Occupy Wall Street Influenced the Debate, A Little
The tact has largely worked, but in surprising ways. It has pitted Republicans against themselves, causing mixed messages to come out of a party known for its uniformity of purpose and thought. Witness Senate Minority Leader Mitch McConnell, R-Ken., fails to get members of his own caucus behind a Republican answer to the payroll tax bill. Watch, as House Speaker John Boehner, R-Ohio, resorts to lacing Republican pet projects into a payroll tax bill that is still reportedly disdained by a broad swath of his caucus.
Republicans' insistence on defending low marginal rates for top earners is starting to become an albatross around the party's neck. A recent Pew Research Center analysis has shown the Tea Party's platform is cannibalizing its support.
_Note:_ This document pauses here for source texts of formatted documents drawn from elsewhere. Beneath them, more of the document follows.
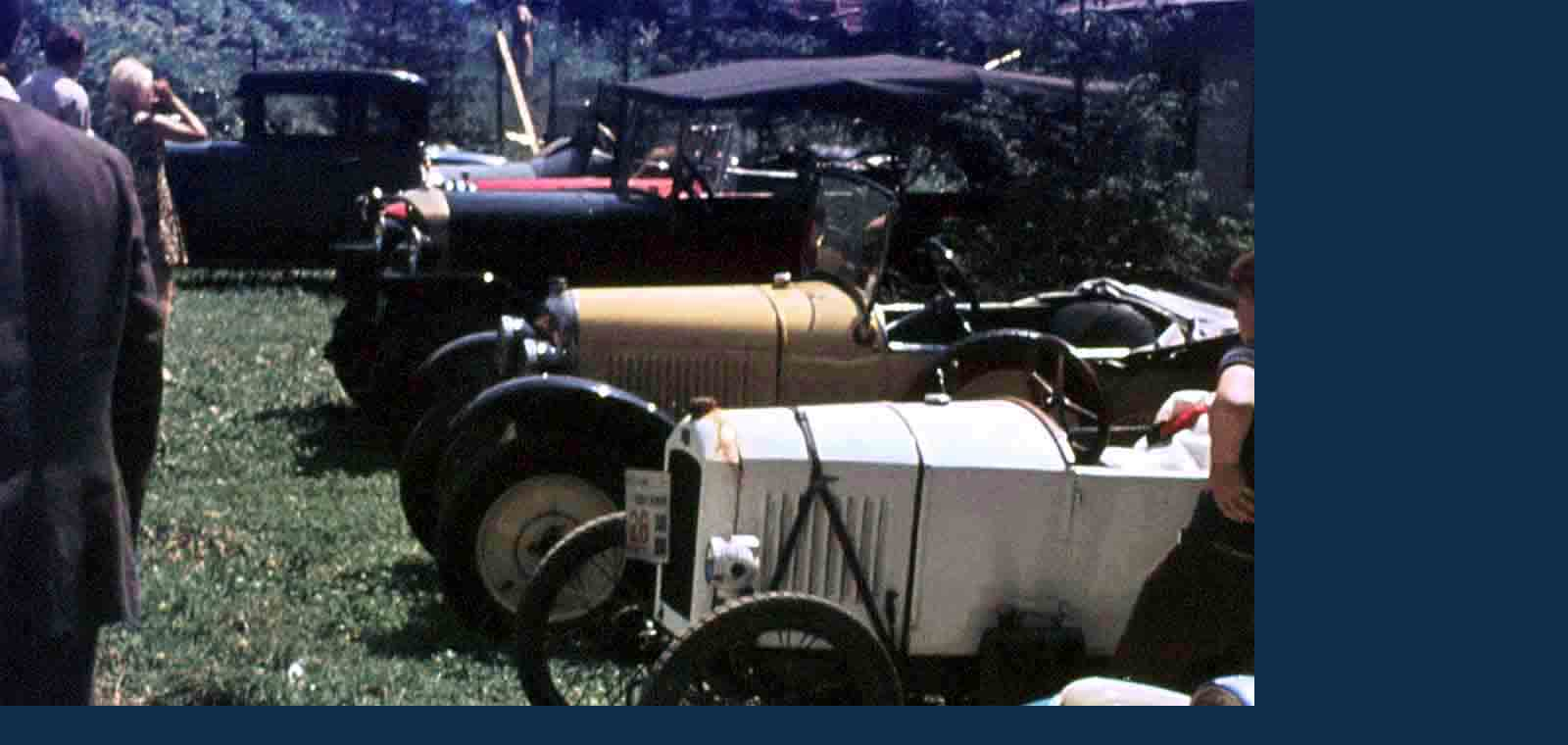

--- FILE ---
content_type: text/html; charset=UTF-8
request_url: https://honestveteranroznov.cz/fotoalbum/z-historie-hv-v-roznove-p.r./v-roznove-pred-40-lety/veteran-car-rallye-ostrava-1970--3-.jpg.-.html
body_size: 926
content:
<?xml version="1.0" encoding="utf-8"?>
<!DOCTYPE html PUBLIC "-//W3C//DTD XHTML 1.0 Transitional//EN" "http://www.w3.org/TR/xhtml1/DTD/xhtml1-transitional.dtd">
<html lang="cs" xml:lang="cs" xmlns="http://www.w3.org/1999/xhtml">

    <head>

        <meta http-equiv="content-type" content="text/html; charset=utf-8" />
        <meta name="description" content="Pořádání závodních srazů historických vozidel,svých členů a příznivců veteránů z celé České republiky i našich kolegů z EU.
Naše klubová komise č:14-9 provádí testování historických vozidel." />
        <meta name="keywords" content="historické vozidla,veteráni auto moto,HVCC Rožnov" />
        <meta name="robots" content="all,follow" />
        <meta name="author" content="<!--/ u_author /-->" />
        <link rel="stylesheet" href="/style.1763430102.1.css" type="text/css" />
        
        <script type="text/javascript" src="https://www006.estranky.cz/user/js/index.js" id="index_script" ></script>
        <title>
            
        </title>

        <style>
          body {margin: 0px; padding: 0px;}
        </style>
    </head>
<body>
    <script language="JavaScript" type="text/javascript">
    <!--
      index_setCookieData('index_curr_fullphoto', 2944);
    //-->
  </script>
  <a href="javascript: close();"><img src="/img/original/2944/veteran-car-rallye-ostrava-1970--3-.jpg" border="0" alt="Veteran car rallye OSTRAVA 1970 (3).jpg" width="1600" height="1045"></a>

<!-- NO GEMIUS -->
</body>
</html>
Dems likely feel they've got Republicans against the ropes, as voters are starting to show a floor to how low they're willing to allow cuts without revenue increases.
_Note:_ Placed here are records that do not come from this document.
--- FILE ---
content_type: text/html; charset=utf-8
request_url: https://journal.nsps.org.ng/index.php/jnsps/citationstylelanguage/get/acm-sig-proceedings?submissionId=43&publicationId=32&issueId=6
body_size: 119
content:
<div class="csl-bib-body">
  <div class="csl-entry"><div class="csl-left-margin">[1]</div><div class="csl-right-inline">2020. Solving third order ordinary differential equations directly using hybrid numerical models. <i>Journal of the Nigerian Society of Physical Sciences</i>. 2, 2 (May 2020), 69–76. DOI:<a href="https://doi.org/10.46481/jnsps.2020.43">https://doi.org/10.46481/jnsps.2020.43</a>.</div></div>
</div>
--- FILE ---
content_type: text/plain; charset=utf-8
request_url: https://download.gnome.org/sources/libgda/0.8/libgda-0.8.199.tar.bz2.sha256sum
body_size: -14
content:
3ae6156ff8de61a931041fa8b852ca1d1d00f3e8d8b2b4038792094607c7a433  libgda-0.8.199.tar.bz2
California, New York Tax Discussions: Indicative of a Trend?
But Obama is not necessarily leading the charge. In a bicoastal push, Democratic governors in New York and California are both mulling changes to their states' tax structure that would ease the burden of middle class families at the expense of the higher income earners. Their work banks on the belief that most voters are willing to disassociate high earners with "job creators," in exchange for sustained or improved government services.
In California, a glut of ballot initiatives will likely land on November 2012's general election ballot. The battery of possible legislation includes an expansion of the sales tax to services, while reducing taxes on people and corporations. Gov. Jerry Brown is pushing his own income tax surcharge on top earners -- particularly the 1 percent.
The posturing is supported by data. According to a Los Angeles Times and University of Southern California survey, 64 percent of respondents expressed a willingness to pay more in taxes if they went towards classic government services such as education.
In New York, a deal struck by Gov. Andrew Cuomo and legislative leaders in both houses in Albany would lower income taxes for middle class New Yorkers while increasing the rate on higher earners.
"While I am against higher taxes, and I believe our long-term economic future for this state is enhanced by in fact lowering taxes to make us more competitive, to deal with this emergency, short-term, we do need additional revenue," Cuomo said. "If I were to close the entire gap by budget cuts, it would decimate essential services, doing real harm to the state's economy and strangling local governments all across this state."
Cuomo, much like Obama, is dealing with a politically divided legislature. Yet over the course of some time, even the sheepishly red Republicans that control the New York State Senate came around to raising taxes on the rich.
"This comprehensive plan will reduce the tax rate for middle-class families to their lowest levels in more than 50 years, create thousands of new private sector jobs and begin to turn our economy around," said State Senate Majority Leader Dean Skelos.
The move is particularly startling for Cuomo, who was elected on the steadfast promise to balance the State's fiscal books through cuts in admittedly generous state spending. But his change of heart was cemented after conducting an in-house poll on how palatable tax increases were to voters, according to The Wall Street Journal.
Clearly, the results were shown in the Cuomo's quick 180 and subsequent push for a deal. Congressional Democrats, emboldened, will look to take the New York governor's tactics to the national stage.